# START OF LISTED RECORDS
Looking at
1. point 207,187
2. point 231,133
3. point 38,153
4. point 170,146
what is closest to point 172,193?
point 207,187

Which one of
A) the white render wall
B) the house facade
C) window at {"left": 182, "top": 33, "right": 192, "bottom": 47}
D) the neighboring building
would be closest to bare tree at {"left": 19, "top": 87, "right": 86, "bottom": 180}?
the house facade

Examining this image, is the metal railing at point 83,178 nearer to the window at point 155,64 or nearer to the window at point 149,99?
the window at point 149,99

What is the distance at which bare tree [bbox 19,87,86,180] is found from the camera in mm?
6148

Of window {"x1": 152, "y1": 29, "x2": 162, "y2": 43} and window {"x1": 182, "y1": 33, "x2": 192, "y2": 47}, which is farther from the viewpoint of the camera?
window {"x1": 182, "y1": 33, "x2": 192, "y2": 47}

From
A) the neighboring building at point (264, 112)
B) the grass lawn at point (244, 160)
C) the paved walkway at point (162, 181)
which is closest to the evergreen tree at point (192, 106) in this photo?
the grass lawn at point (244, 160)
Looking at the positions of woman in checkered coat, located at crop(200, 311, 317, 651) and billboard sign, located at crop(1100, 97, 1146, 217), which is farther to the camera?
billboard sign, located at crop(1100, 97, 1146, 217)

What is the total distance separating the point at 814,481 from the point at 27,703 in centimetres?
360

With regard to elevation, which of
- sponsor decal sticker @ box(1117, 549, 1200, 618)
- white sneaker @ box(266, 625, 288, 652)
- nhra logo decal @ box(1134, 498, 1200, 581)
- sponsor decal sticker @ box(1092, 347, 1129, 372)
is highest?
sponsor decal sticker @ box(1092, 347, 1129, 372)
# END OF LISTED RECORDS
§ **SET EXERCISE**
Output the listing above exactly as it appears.

§ **EXERCISE RESULT**
Looking at
1. point 207,187
2. point 231,133
3. point 38,153
4. point 170,146
what is closest to point 172,193?
point 207,187

Which one of
A) the white render wall
B) the house facade
C) window at {"left": 182, "top": 33, "right": 192, "bottom": 47}
D) the neighboring building
would be closest to bare tree at {"left": 19, "top": 87, "right": 86, "bottom": 180}?
the house facade

Examining this image, is the metal railing at point 83,178 nearer to the window at point 155,64 or nearer to the window at point 149,99?
the window at point 149,99

What is the distance at which bare tree [bbox 19,87,86,180] is found from the camera in mm?
6148

Of window {"x1": 152, "y1": 29, "x2": 162, "y2": 43} and window {"x1": 182, "y1": 33, "x2": 192, "y2": 47}, which is farther from the viewpoint of the camera?
window {"x1": 182, "y1": 33, "x2": 192, "y2": 47}

From
A) the neighboring building at point (264, 112)
B) the grass lawn at point (244, 160)
C) the paved walkway at point (162, 181)
which is closest to the evergreen tree at point (192, 106) in this photo?
the grass lawn at point (244, 160)
Looking at the positions of woman in checkered coat, located at crop(200, 311, 317, 651) and billboard sign, located at crop(1100, 97, 1146, 217), which is farther to the camera?
billboard sign, located at crop(1100, 97, 1146, 217)

What is the total distance separating the point at 814,481 from the point at 27,703 in centimetres?
360

With regard to elevation, which of
- sponsor decal sticker @ box(1117, 549, 1200, 618)
- white sneaker @ box(266, 625, 288, 652)
- nhra logo decal @ box(1134, 498, 1200, 581)
- sponsor decal sticker @ box(1092, 347, 1129, 372)
is highest?
sponsor decal sticker @ box(1092, 347, 1129, 372)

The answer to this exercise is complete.